Nesse cenário, esses integrantes da classe média frustrada tem duas opções: ou aceitam sua derrota, seu fracasso, “o que significa cair muitas vezes no alcoolismo, na depressão”; ou podem recanalizar essa agressão num bode expiatório externo socialmente aceito: o PT, a política. “Essa é a origem do neofascismo para mim, esse drama individual”, resume.

Além de estudar a classe média, Jessé relata que anteriormente também já estudou os “muito pobres”, e com isso aprendeu que a elite precisa dividir os oprimidos, já que estes são mais numerosos. “Se tiverem unidos, não tem como oprimir. Os muito pobres são antes de tudo humilhados e subjugados por ideias que foram criadas para oprimi-los. E existe a oposição entre os pobres, do pobre honesto versus o delinquente — que é o bandido no caso do homem e a prostituta no caso da mulher. E toda família pobre tem essa divisão, e aí um se sente superior ao outro”, descreve.

Nessa divisão entre os pobres, quando um se torna policial e mata o seu “irmão” por considerar ele um bandido, e dessa forma se sente superior, é onde mora “a força do fascismo”. Ele mencionou, nesse âmbito, o extermínio da população pobre realizado pela polícia, “apoiado pela classe média e pela elite, que aplaude o massacre dos pobres, se regozija disso”.

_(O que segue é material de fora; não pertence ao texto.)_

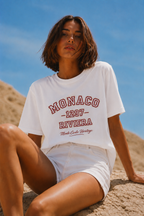 model seated portrait wearing white oversized graphic t shirt monaco riviera typography graphic streetwear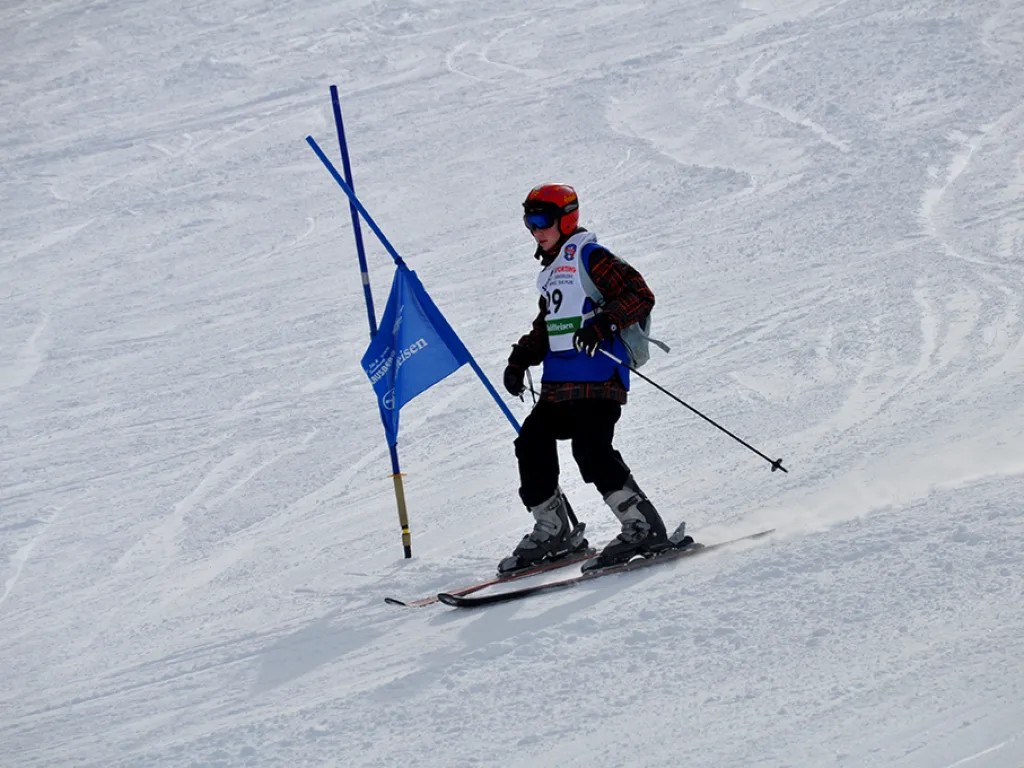 Skifahrer mit Rucksack passiert ein blaues Tor.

Essa divisão também ocorre no espectro político dentro da esquerda, quando “se pega uma luta justa das minorias perseguidas” e a isola da luta por redistribuição de renda, comparou Jessé. “E se vende isso como emancipação, essa é a pauta progressista do capitalismo financeiro. Ele não quer distribuir renda, distribuir poder, mas ele pode dizer ‘você pode ser homem, mulher, branco, negro, gay ou hétero, eu quero explorar você em condições iguais’. E funcionou, assim se separa o que é inseparável”, explicou.